Voetgangers en fietsers krijgen topprioriteit. Voetgangers en mensen met kinderwagens of in rolstoelen krijgen meer ruimte. Zij moeten zich veilig en op hun gemak voelen. Fietsers moeten zich, al naar gelang ze willen, snel of rustig door de binnenstad kunnen bewegen. Het openbaar vervoer wordt waar mogelijk gestimuleerd en gefaciliteerd. De binnenstad wordt autoluw, zodat zij schoner en veiliger wordt en er meer ruimte voor de zachte weggebruiker ontstaat.
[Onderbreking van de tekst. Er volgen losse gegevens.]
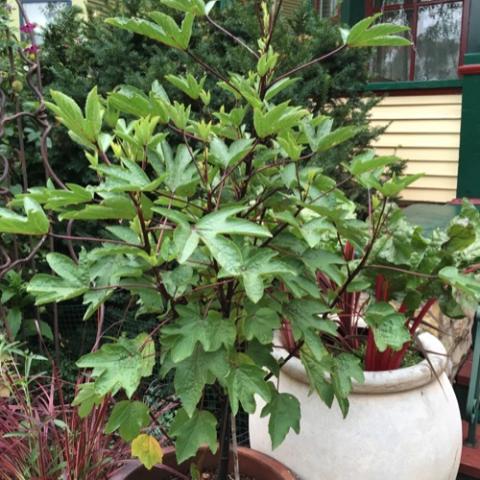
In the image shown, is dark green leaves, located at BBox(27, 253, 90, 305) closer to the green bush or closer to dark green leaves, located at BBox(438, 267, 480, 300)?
dark green leaves, located at BBox(438, 267, 480, 300)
Voor noodzakelijk autoverkeer blijft de binnenstad goed bereikbaar. Op een aantal straten wordt eenrichtingsverkeer ingevoerd, het aantal parkeerplaatsen wordt verminderd en er komen meer autovrije plekken in de binnenstad. Autodelen wordt aangemoedigd, onder andere door het toewijzen van meer parkeerplekken en stimuleringsmaatregelen voor mensen die overstappen van een eigen auto naar een deelauto. Het gebruik van elektrische en milieuvriendelijke auto s moet worden gestimuleerd. Het stadsdeel geeft zelf het goede voorbeeld. Stadsbussen gaan rijden op aardgas, waterstof of elektriciteit. Er komt een net van oplaadpunten om elektrische auto s van stroom te voorzien. Een goede bereikbaarheid van het centrum is van belang voor bewoners, bezoekers en bedrijfsleven. De nadruk ligt de komende jaren op kleinschalig openbaar vervoer, op verkeersveiligheid en op meer ruimte voor voetgangers en fietsers.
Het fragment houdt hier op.